Addirittura da una ricerca condotta da "Opino per la Rai" sembra che il 17% degli elettori di Forza Italia abbia votato addirittura per il "No".
Un chiaro segnale di scontento nei confronti di un partito guidato dal Ministro e VicePremier Antonio Tajani che negli ultimi tempi ha collezionato un numero incredibile di gaffe e di errori mediatici che hanno fatto ben comprendere a tutti che, probabilmente, la stoffa del leader e Antonio Tajani sono due entità ben distinte.
Ma Silvio Berlusconi non amava certo circondarsi di leader ma solo di bravi adulatori che lo veneravano.
Questo il grande limite dei Leader che amano essere venerati ed essere sempre al centro del mondo.
Ed oggi Forza Italia paga il prezzo di un personale politico non certamente brillante.
Finanche nelle Regioni targate Forza Italia come la Sicilia e, in primis, la Calabria, guidata dal rampante Governatore Roberto Occhiuto che scalpita per la celebrazione del Congresso nazionale per proporsi alla guida del partito, gli esiti referendari sono stati più che deludenti.
Nella Regione più azzurra d'Italia, la Calabria, dove Forza Italia vanta percentuali altissime, il "No" ha ottenuto il 57,26% e il "Si" solo il 42,74%.
Una percentuale, quella calabrese, per il No superiore a quella nazionale.

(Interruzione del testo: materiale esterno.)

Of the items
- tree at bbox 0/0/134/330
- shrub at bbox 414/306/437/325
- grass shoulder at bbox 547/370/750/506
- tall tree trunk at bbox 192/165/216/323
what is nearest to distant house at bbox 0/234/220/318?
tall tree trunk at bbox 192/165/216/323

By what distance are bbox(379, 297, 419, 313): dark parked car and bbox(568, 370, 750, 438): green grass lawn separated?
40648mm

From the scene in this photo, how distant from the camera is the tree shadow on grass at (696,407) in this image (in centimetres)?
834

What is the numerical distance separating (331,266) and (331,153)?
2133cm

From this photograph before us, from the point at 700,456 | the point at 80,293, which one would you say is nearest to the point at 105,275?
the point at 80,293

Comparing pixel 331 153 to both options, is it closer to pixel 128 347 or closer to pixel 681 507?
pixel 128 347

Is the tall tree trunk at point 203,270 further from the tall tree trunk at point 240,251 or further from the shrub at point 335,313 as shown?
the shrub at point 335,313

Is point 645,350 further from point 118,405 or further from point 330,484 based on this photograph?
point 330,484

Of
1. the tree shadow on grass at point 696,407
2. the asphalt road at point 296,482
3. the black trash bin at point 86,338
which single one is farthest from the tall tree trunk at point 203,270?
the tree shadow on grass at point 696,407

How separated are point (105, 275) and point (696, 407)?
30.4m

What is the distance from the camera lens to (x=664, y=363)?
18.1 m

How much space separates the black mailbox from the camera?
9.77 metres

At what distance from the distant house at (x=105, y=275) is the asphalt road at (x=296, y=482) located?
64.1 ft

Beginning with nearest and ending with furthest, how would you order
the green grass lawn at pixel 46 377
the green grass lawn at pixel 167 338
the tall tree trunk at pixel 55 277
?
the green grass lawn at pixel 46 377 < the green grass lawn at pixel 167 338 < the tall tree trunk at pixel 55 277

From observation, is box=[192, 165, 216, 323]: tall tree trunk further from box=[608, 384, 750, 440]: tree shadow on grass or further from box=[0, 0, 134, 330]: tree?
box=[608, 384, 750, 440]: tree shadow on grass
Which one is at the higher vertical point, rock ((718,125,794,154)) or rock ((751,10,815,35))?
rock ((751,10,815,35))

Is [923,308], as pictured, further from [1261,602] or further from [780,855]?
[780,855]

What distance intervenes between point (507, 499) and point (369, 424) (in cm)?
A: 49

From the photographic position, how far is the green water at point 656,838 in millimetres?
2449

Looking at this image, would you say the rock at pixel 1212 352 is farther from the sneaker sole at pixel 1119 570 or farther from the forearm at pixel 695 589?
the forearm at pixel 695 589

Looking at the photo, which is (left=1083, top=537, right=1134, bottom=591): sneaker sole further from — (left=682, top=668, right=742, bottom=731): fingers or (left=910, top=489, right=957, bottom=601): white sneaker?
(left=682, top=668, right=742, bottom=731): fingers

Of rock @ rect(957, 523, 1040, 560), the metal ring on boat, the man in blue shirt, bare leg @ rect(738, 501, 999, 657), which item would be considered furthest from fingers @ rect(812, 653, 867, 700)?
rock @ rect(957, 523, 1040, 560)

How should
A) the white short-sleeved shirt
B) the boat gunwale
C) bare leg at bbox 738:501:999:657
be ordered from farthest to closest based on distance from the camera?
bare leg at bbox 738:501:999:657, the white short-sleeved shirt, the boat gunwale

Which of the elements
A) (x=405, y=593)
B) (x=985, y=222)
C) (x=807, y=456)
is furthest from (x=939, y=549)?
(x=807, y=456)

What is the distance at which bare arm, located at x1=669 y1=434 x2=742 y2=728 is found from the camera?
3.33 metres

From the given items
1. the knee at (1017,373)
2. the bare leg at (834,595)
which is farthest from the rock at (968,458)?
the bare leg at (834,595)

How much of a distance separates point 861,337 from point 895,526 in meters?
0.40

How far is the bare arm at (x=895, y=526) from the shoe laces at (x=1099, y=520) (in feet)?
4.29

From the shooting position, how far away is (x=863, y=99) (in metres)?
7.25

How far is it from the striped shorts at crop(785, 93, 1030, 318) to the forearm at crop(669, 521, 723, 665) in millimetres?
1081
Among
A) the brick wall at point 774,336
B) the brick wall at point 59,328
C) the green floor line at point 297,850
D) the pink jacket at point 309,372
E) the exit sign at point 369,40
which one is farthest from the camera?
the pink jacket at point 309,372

Antonio Tajani, VicePremier e Ministro degli Esteri e Marina Berlusconi, Presidente Fininvest
Basti pensare alla polemica al vetriolo fra il Governatore Roberto Occhiuto e il Procuratore Capo della Repubblica di Napoli, Nicola Gratteri, alfiere del "NO".
Un risultato che dovrebbe indurre Forza Italia ad aprire ai giovani, a rinnovare il partito oramai stracolmo di ultrasettantenni.
Un segnale da non sottovalutare per gli azzurri che sembrano essere molto lontani dalle nuove generazioni ( dai 18 ai 35 anni ) che sono quelle dove il "NO" ha avuto la maggiore percentuale di voti.
Sarà interessante osservare se Marina Berlusconi avrà il coraggio di avviare un processo di reale rinnovamento, altrimenti non potrà che assistere con il tempo alla progressiva riduzione della platea elettorale e del lento estinguersi di un partito che un tempo, con Silvio Berlusconi, ebbe grandi consensi ed un ruolo centrale nella politica del Paese.